Pitti Uomo: la 90ma edizione si preannuncia grandiosa

Pitti Uomo scalda i motori per la sua 90ma edizione, attesa in Fortezza da Basso dal 14 al 17 giugno, che si preannuncia grandiosa. Dal 1972, quando l'hotel villa Medici ospitò per la prima volta la rassegna, che allora contava 43 aziende, oggi sono 1219 i marchi già confermati, dei quali 536 provenienti dall’estero (il 44% del totale). L'aspettativa è che arrivino a superare i 1230, occupando una superficie espositiva di oltre 60.000 metri quadrati.

La presentazione della 90ma edizione di Pitti Uomo - La prima fu nel 1972

C'è grande soddisfazione tra gli organizzatori, soprattutto per "l'impegno forte da parte del Governo che - ha detto il presidente del centro di Firenze per la moda, Andrea Cavicchi - sta mettendo delle risorse e sta collaborando per supportare la moda italiana".

Da quest'edizione, poi, parte un programma triennale di mostre di moda nate dall'intesa tra Gallerie degli Uffizi, Centro di Firenze per la Moda Italiana e Pitti Immagine. La collaborazione prenderà il via il prossimo 14 giugno con la mostra fotografica Karl Lagerfeld - Visions of Fashion a palazzo Pitti e prevede anche la trasformazione della Galleria del Costume in un vero e proprio Museo della Moda e del Costume.

I numerosi eventi spazieranno da quello di Raf Simons alla mostra di Karl Lagerfeld a Palazzo Pitti, dal debutto nel menswear di Fausto Puglisi all'universo maschile di Cartier, presente a Firenze in concomitanza della manifestazione. Tra i ritorni in fiera, si annoverano poi Drumohr, con il progetto Informal Jacket, mentre Pal Zileri presenterà la linea Lab Pal Zileri. Fred Perry sarà presente con i progetti in collaborazione con la Amy Winehouse Foundation e i co-branding con Raf Simons e con Art Comes First mentre Giro d'Stil coinvolgerà alcuni brand in una sfilata in bici per Firenze.

"Florence Calling: Raf Simons" sarà l'evento celebrativo del ritorno a Firenze di uno dei grandi innovatori della moda contemporanea. La sera di giovedì 16 giugno, l'ex direttore creativo di Dior presenterà, infatti, la sua collezione PE 2017 insieme a un progetto speciale realizzato appositamente per Pitti Uomo 90. E sarà un appuntamento speciale anche quello con Fausto Puglisi, scelto come Pitti Italics Special Event. A Pitti lo stilista lancerà in anteprima internazionale la sua prima capsule di moda uomo, che sarà presentata insieme alla Resort donna 2017. "E' una collezione che esorcizza le mie ossessioni e le mie visioni - dice Puglisi - l'uomo come mito greco e sognatore mediterraneo." Pitti Italics accenderà i riflettori su Lucio Vanotti, che ha debuttato sulle passerelle nel gennaio 2016 e a Firenze sfilerà con la sua collezione menswear dove cercherà - anticipa - di "trovare la storia italiana attraverso l'attualità".

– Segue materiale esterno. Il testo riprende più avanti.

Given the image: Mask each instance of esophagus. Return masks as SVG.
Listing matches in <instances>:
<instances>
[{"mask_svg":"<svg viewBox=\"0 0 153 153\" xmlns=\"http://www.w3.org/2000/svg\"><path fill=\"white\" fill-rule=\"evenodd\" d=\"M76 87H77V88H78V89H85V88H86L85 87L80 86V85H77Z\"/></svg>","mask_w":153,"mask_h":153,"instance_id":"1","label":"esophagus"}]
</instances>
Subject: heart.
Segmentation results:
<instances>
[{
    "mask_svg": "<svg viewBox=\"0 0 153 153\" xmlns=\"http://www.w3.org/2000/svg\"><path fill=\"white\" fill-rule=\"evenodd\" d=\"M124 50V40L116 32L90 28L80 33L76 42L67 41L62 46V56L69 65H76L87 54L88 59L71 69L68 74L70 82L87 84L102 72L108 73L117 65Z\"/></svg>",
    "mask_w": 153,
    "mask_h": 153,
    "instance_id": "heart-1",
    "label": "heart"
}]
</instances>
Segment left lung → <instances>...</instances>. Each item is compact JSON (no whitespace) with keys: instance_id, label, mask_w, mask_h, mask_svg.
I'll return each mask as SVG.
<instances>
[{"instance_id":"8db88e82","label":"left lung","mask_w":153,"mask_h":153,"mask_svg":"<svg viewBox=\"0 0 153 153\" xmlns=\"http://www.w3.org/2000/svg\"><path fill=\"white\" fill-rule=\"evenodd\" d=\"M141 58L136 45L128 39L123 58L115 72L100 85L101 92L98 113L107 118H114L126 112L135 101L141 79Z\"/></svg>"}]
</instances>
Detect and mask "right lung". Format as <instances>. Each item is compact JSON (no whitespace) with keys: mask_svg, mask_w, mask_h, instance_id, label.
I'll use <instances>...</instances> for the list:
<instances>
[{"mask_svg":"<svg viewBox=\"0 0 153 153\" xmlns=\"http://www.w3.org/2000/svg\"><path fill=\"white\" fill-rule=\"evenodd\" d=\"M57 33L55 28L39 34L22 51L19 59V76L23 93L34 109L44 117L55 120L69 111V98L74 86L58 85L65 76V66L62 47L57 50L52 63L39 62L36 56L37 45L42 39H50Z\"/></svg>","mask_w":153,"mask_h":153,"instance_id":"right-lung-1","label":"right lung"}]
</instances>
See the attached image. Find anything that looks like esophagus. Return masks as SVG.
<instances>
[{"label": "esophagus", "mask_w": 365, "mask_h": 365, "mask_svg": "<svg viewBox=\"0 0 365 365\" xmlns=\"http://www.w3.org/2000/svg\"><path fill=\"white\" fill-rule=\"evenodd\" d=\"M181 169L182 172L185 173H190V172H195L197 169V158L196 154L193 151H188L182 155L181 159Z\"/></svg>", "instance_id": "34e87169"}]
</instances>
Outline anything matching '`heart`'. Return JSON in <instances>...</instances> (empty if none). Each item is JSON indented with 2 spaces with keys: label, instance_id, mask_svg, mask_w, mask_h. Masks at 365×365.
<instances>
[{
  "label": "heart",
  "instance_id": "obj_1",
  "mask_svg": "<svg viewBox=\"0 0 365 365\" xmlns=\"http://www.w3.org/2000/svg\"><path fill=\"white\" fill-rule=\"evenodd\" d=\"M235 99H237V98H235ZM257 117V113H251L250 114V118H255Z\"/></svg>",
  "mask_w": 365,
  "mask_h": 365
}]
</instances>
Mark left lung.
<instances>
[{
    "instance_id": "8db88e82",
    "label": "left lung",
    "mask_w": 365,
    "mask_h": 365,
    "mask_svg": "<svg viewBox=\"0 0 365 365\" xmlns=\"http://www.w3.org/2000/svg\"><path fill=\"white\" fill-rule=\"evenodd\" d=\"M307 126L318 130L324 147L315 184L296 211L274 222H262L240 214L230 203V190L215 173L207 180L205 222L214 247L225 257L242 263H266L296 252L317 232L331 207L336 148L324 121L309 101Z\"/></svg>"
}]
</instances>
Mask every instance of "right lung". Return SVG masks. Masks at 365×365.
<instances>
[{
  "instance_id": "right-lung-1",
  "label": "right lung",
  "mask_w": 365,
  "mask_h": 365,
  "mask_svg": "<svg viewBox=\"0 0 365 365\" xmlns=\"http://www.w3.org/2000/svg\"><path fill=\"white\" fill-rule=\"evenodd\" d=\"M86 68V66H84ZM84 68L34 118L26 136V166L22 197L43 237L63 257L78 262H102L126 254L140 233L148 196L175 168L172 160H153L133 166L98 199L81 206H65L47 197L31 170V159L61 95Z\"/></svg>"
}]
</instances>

Come designer project è stato scelto il brand giapponese Visvim di Hiroki Nakamura, come guest designer il russo Gosha Rubchinskiy, il cui brand è prodotto e distribuito da Comme des Garons. Il russo che "coniuga un'estetica dura e struggente delle culture giovanili della Russia post sovietica - dice Lapo Cianchi, direttore comunicazione & eventi di Pitti Immagine - con eleganti inflessioni sportswear e suggestioni artistiche provenienti dalla fotografia e dal cinema" per l'occasione presenterà anche un progetto fotografico concepito a Firenze.

Per l'inaugurazione dovrebbero arrivare il ministro per lo sviluppo economico Carlo Calenda e il sottosegretario Ivan Scalfarotto, oltre al presidente di Confindustria Vincenzo Boccia.